Bitcoin: in Libano le autorità sospendono l’attività bancaria per affamare chi protesta

Negli ultimi mesi il mondo è stato infiammato da proteste anche violente e le rivolte sociali hanno trasformato interi paesi in delle polveriere; Francia e Spagna in Europa, Cile ed Ecuador in Sud America, Hong Kong e Papua Nuova Guinea nel sud-est asiatico sono solo alcuni dei casi che godono di maggiore copertura mediatica, le proteste tuttavia si stanno estendendo a macchia d’olio a livello globale ponendo criticità e sfide che non avremmo immaginato. Un esempio molto interessante ci viene dal Libano dove la popolazione è scesa massicciamente in piazza mettendo a ferro e fuoco intere città a causa della decisione del governo di imporre una nuova tassa su Whatsapp, cosa che la popolazione non ha preso affatto bene; a seguito delle proteste, che stanno mettendo seriamente in difficoltà le istituzioni e le cui immagini stanno facendo il giro del mondo, complice anche il fatto che molti manifestanti si sono mascherati da Joker sfruttando la visibilità offerta dal film con Joaquin Phoenix in quella che è sembrata un’intelligentissima mossa di propaganda, il governo ha pensanto bene di “affamare” la protesta sospendendo l’attività bancaria. Impossibilitati a prelevare i propri soldi i libanesi vengono quindi presi per la gola dal governo che ha infatti dichiarato che le banche riprenderanno la loro attività solo quando la situazione nel paese tornerà alla normalità. A mia memoria è la prima volta che succede una cosa del genere, ma c’è da star sicuri che in un prossimo futuro saranno molti i paesi che decideranno di seguire l’esempio del Libano visto che è una strategia molto efficace per reprimere il dissenso senza ricorrere alla violenza delle forze dell’ordine; sulla questione è intervenuto anche statista libanese, ex commerciante e autore di “The Black Swan”, Nassim Nicholas Taleb, filosofo, saggista e matematico libanese naturalizzato statunitense, esperto di matematica finanziaria e sostenitore di bitcoin affermando che:

“Il caso del Libano è uno dei migliori esempi di quanto siano necessarie le criptovalute: le banche non sono mai lì quando ne hai bisogno, i banchieri sono truffatori legali. ”
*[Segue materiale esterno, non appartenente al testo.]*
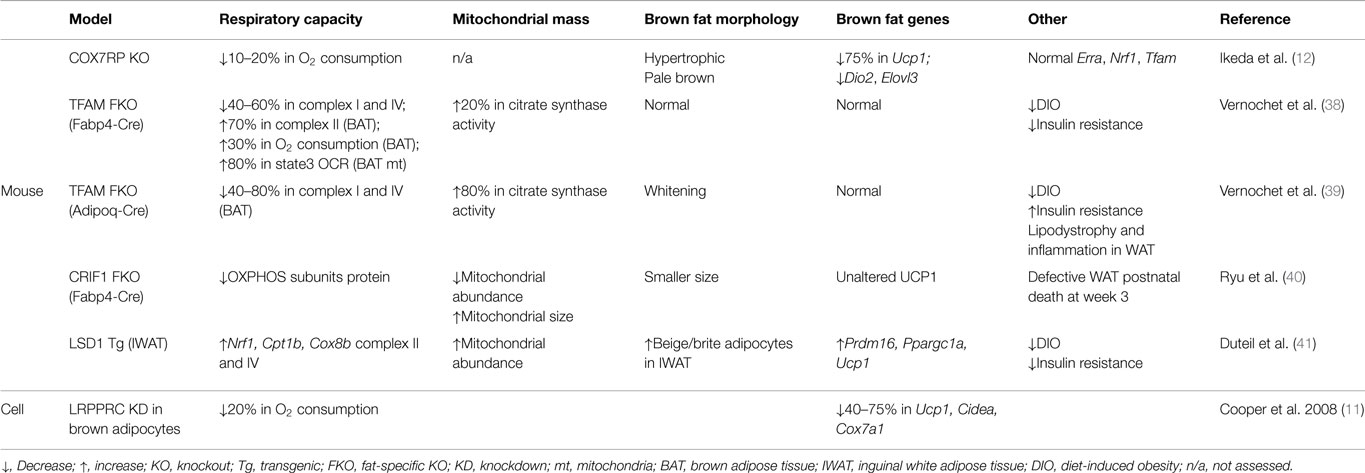 | | Model | Respiratory capacity | Mitochondrial mass | Brown fat morphology | Brown fat genes | Other | Reference |
|---|---|---|---|---|---|---|---|
| Mouse | COX7RP KO | ↓10–20% in $O_2$ consumption | n/a | Hypertrophic Pale brown | ↓75% in Ucp1; ↓Dio2, Elovl3 | Normal Erra, Nrf1, Tfam | Ikeda et al. (12) |
| | TFAM FKO (Fabp4-Cre) | ↓40–60% in complex I and IV; ↑70% in complex II (BAT); ↑30% in $O_2$ consumption (BAT); ↑80% in state3 OCR (BAT mt) | ↑20% in citrate synthase activity | Normal | Normal | ↓DIO ↓Insulin resistance | Vernochet et al. (38) |
| | TFAM FKO (Adipoq-Cre) | ↓40–80% in complex I and IV (BAT) | ↑80% in citrate synthase activity | Whitening | Normal | ↓DIO ↑Insulin resistance Lipodystrophy and inflammation in WAT | Vernochet et al. (39) |
| | CRIF1 FKO (Fabp4-Cre) | ↓OXPHOS subunits protein | ↓Mitochondrial abundance ↑Mitochondrial size | Smaller size | Unaltered UCP1 | Defective WAT postnatal death at week 3 | Ryu et al. (40) |
| | LSD1 Tg (IWAT) | ↑Nrf1, Cpt1b, Cox8b complex II and IV | ↑Mitochondrial abundance | ↑Beige/brite adipocytes in IWAT | ↑Prdm16, Ppargc1a, Ucp1 | ↓DIO ↓Insulin resistance | Duteil et al. (41) |
| Cell | LRPPRC KD in brown adipocytes | ↓20% in $O_2$ consumption | | | ↓40–75% in Ucp1, Cidea, Cox7a1 | | Cooper et al. 2008 (11) |

↓, Decrease; ↑, increase; KO, knockout; Tg, transgenic; FKO, fat-specific KO; KD, knockdown; mt, mitochondria; BAT, brown adipose tissue; IWAT, inguinal white adipose tissue; DIO, diet-induced obesity; n/a, not assessed.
Chiaramente la comunità dei bitcoiners ne ha approfittato subito per spiegare ai libanesi quanto bitcoin sia utile per fare fronte a situazioni del genere e c’è da star sicuri che a breve soprattutto i giovani (che hanno partecipato in maniera massiccia alle proteste) inizieranno progressivamente ad abbandonare le banche e useranno le criptovalute per entrare in pieno possesso del proprio denaro. Intanto, però, la popolazione libanese si ritrova ormai da una settimana sostanzialmente espropriata dal proprio denaro e il governo sembra aver centrato il proprio obiettivo coi disordini che iniziano a scemare; la situazione, però, difficilmente verrà risolta in questo modo, la rabbia continuerà a covare sotto la cenere e la prossima volta i libanesi, consapevoli dell’esistenza di un’alternativa al denaro fiat, difficilmente si faranno trovare impreparati.